The families of 9/11 victims say the FBI document validates their claim that Saudi Arabia played a role in the attacks.



It was called Operation Encore - a secret FBI investigation into connections between Saudi Arabia and the hijackers who carried out the attacks on 9/11. The families of the victims have wanted to see a 16-page document that summarized that investigation for years. And last night, they got it. The Biden administration made it public, or at least a redacted version of it, and it tells a complicated story and offers a fuller picture of the help that some of the hijackers received in this country earlier than official accounts. NPR's Laura Sullivan joins us now with the details. Good morning.

LAURA SULLIVAN, BYLINE: Good morning, Lulu.

GARCIA-NAVARRO: So remind us, what was Operation Encore looking into and why have the families felt it was so important?

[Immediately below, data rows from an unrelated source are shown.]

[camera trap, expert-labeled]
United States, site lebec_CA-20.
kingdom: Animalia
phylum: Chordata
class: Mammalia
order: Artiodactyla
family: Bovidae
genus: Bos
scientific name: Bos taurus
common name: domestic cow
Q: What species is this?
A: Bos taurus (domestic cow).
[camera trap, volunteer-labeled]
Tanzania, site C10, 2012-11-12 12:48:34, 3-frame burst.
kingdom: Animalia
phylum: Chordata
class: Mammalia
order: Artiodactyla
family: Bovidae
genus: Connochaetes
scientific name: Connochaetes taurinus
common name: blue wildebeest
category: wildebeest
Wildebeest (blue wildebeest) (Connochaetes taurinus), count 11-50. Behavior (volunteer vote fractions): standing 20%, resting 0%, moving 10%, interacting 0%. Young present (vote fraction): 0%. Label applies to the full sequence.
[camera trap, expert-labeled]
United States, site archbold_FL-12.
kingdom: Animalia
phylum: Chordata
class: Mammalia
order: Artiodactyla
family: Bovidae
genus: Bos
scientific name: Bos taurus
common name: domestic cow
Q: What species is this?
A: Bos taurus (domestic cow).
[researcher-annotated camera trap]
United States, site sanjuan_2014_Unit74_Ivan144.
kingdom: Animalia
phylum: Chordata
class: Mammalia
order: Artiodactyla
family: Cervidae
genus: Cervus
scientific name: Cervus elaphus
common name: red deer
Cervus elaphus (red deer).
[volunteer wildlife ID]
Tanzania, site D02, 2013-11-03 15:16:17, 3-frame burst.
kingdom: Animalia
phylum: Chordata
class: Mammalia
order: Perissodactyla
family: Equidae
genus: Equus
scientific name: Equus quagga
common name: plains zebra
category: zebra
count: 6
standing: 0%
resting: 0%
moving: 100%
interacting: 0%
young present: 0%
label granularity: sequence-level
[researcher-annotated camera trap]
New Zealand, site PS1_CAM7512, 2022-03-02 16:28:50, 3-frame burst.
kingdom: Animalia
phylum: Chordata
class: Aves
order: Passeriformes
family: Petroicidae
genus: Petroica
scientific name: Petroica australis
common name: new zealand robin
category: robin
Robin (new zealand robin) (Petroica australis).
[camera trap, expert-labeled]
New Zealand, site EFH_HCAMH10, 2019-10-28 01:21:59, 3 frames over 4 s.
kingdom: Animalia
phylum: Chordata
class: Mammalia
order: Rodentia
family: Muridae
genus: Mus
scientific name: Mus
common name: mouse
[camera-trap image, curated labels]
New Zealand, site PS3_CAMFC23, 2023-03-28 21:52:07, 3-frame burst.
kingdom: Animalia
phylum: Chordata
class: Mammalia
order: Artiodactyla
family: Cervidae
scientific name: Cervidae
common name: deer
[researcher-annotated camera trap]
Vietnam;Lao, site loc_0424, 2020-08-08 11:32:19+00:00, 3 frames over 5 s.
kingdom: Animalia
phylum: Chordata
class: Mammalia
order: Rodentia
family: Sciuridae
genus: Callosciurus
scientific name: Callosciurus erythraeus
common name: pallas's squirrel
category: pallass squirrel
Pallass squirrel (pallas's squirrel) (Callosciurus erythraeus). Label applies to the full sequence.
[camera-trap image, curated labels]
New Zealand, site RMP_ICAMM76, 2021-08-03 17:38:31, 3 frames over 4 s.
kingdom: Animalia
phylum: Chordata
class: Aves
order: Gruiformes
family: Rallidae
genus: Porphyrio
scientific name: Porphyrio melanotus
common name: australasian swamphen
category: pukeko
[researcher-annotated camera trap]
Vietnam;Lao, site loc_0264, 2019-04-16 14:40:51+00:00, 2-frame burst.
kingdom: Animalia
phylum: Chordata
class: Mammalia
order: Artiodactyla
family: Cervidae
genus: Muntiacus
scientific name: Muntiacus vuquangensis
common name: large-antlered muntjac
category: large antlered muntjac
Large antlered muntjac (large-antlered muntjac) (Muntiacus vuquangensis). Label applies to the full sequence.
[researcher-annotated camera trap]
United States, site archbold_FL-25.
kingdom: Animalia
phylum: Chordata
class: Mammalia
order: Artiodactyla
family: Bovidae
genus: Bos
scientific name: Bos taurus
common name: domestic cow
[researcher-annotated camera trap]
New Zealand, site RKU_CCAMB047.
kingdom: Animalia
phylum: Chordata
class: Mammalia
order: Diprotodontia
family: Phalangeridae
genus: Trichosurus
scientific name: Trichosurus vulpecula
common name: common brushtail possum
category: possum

SULLIVAN: Operation Encore was an FBI investigation that took a new look at the planning of the 9/11 attacks - I mean, specifically whether the hijackers had the help of the Saudi Arabian government. And at the end of it, agents put together this 16-page report. And the document does not draw a link between the Saudi government and the attacks or come to any conclusion on that, but it does add some new details that change how we understand how the attacks took place - I mean, namely how 19 hijackers, most of whom were Saudi and did not speak English or had spent any time in the West, pulled it off without help. The most authoritative report on 9/11 is still the 9/11 commission report published in 2004, which left many of these questions unanswered.

GARCIA-NAVARRO: So how were these findings different in this new report?

SULLIVAN: So the 2004 report has these two main characters who are depicted in this almost sort of positive light. There's this one man, a Saudi government employee who allegedly stumbled into this chance meeting with the hijackers in a restaurant. He's described as gregarious and almost pro-American. This new report finds that that meeting was pre-planned and orchestrated and that he had multiple ties to extremists. He told a witness that the Islamic community was at jihad with the United States. And there's also this other man with Saudi diplomatic status in Los Angeles who comes across very different. The original investigation found no evidence that he provided any assistance. This new report found that he tasked an associate with helping hijackers. And it describes them - you know, he described them as very significant people, and this is more than a year before the attacks. The new report also basically found both men were just one or two people away from others on what was basically, like, a phone tree of known international terrorists.

GARCIA-NAVARRO: Hanging over this, of course, is what the government of Saudi Arabia knew. Families are suing the government of Saudi Arabia. So what has that government said about these allegations?

SULLIVAN: The Saudi government has long held that any connections that - you know, that come up like this are coincidental and that none of this points to Saudi government complicity. They said in a statement this week that they had no previous knowledge of the attacks and have been tremendous partners with the United States in fighting al-Qaida. The victims' families believe that this report vindicates what they've been saying, which is not only that there were Saudi nationals with government status that helped the hijackers but also that the U.S. government has had more information than it's acknowledged all along.

GARCIA-NAVARRO: Well, are there more documents still to be released?

SULLIVAN: So there are, and the Biden administration has vowed to release all relevant records it has on the events leading up to the attacks and has promised to get the families - to get them to the families in the next six months. But, you know, it's been slow coming. They've been trying to get them for years, and we'll have to see what they end up being able to do in that time frame.

GARCIA-NAVARRO: That's NPR's Laura Sullivan. Thank you very much.